Content starts

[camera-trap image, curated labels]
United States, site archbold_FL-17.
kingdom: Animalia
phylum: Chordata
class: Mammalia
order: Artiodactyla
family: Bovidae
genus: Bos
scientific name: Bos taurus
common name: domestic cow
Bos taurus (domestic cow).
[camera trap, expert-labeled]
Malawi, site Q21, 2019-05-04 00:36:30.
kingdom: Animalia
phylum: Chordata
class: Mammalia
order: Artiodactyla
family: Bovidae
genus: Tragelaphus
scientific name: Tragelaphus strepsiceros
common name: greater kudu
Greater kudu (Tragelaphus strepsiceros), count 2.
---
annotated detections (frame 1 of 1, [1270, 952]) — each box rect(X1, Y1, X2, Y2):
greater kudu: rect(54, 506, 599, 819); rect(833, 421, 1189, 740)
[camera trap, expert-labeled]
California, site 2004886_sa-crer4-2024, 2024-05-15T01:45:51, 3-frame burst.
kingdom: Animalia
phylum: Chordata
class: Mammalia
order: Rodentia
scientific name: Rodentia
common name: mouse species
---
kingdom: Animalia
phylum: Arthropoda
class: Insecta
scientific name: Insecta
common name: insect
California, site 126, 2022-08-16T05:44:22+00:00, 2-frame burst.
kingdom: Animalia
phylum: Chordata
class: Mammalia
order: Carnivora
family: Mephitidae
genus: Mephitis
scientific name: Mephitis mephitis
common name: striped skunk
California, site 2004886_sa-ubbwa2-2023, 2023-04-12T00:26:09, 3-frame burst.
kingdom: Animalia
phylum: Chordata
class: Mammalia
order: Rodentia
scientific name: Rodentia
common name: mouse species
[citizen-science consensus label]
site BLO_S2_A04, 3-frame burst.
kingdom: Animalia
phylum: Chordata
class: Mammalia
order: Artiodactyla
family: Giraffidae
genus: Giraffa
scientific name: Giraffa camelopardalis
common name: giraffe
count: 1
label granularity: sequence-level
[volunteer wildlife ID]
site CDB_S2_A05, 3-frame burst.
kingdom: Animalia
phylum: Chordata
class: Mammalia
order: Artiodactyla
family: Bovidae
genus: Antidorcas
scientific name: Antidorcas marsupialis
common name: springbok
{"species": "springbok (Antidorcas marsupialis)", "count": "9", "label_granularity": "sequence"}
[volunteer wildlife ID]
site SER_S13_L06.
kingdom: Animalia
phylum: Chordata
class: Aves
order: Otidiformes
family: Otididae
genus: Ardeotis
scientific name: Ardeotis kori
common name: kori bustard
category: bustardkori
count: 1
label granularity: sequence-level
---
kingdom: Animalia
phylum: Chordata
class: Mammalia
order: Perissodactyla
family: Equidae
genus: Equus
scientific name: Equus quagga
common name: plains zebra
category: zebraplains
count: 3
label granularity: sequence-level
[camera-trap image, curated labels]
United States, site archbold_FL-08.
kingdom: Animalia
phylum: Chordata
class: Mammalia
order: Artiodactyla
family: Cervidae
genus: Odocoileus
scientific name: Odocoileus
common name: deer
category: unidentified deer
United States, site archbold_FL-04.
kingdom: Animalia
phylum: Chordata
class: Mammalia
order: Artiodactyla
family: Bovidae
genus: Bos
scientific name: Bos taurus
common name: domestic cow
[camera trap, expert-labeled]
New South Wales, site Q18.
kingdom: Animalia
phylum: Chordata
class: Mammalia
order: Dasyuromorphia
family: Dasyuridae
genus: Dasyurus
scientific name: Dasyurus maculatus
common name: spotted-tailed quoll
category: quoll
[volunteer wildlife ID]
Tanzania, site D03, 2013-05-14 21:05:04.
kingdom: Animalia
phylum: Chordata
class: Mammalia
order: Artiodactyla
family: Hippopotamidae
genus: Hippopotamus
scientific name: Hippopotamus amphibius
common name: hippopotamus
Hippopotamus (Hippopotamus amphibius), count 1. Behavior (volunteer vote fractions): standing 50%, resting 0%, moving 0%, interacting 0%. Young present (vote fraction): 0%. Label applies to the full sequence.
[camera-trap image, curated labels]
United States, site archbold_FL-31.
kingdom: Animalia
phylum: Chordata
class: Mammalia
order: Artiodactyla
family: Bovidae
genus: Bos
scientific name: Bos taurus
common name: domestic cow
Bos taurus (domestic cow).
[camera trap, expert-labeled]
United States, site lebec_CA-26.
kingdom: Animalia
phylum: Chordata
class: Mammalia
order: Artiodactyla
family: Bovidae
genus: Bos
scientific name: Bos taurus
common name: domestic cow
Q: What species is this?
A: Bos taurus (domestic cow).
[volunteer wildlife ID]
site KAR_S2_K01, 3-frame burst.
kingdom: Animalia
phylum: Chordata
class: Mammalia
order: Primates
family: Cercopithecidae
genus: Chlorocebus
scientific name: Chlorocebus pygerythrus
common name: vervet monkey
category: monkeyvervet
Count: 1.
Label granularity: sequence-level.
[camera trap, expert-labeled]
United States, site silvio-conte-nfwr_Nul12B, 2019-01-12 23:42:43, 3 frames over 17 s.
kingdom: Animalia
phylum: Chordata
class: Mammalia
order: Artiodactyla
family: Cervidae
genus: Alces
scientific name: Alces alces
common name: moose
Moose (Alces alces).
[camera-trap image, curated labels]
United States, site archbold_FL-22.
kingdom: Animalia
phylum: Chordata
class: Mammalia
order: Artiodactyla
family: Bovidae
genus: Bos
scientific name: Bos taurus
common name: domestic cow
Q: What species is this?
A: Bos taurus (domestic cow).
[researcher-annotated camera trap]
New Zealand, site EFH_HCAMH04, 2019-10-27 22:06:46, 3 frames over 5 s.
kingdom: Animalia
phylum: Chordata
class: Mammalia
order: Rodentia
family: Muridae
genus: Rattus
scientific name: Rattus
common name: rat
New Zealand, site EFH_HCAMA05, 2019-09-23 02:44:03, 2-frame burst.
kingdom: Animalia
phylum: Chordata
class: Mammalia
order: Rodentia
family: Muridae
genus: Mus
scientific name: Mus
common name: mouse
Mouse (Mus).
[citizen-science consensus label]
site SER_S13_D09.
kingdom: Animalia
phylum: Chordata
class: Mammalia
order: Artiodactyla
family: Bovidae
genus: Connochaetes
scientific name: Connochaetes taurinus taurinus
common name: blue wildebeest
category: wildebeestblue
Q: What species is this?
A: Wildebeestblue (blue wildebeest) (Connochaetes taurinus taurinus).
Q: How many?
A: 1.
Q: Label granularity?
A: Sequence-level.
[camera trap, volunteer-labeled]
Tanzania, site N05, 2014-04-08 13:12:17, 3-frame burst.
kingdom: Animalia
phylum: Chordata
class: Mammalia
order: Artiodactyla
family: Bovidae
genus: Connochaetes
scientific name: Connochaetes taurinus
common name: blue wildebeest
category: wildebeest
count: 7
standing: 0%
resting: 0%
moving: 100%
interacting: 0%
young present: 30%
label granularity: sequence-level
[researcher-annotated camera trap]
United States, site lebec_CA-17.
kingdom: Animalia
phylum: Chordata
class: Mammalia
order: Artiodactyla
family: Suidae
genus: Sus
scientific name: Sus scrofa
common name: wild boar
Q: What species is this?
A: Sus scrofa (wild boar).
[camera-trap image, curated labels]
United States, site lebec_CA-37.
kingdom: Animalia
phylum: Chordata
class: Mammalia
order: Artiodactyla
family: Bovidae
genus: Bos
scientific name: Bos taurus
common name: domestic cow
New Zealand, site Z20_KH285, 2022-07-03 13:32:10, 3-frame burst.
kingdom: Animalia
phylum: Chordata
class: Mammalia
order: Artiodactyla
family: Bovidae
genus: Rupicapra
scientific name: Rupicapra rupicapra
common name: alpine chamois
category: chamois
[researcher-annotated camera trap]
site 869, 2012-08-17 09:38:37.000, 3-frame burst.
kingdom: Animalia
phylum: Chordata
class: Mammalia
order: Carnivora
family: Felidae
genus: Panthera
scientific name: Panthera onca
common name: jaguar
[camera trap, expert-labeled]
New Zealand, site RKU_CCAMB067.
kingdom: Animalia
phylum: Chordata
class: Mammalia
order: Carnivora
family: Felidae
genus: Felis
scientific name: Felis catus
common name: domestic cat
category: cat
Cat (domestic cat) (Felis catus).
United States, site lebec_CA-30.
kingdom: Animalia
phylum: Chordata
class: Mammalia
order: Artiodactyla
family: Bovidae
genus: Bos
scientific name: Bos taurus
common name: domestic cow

Content ends

• [WORK ITEM] Whenever a line in the records contains the word "States", copy that line.

• [EXERCISE RESPONSE]
United States, site archbold_FL-17.
United States, site archbold_FL-08.
United States, site archbold_FL-04.
United States, site archbold_FL-31.
United States, site lebec_CA-26.
United States, site silvio-conte-nfwr_Nul12B, 2019-01-12 23:42:43, 3 frames over 17 s.
United States, site archbold_FL-22.
United States, site lebec_CA-17.
United States, site lebec_CA-37.
United States, site lebec_CA-30.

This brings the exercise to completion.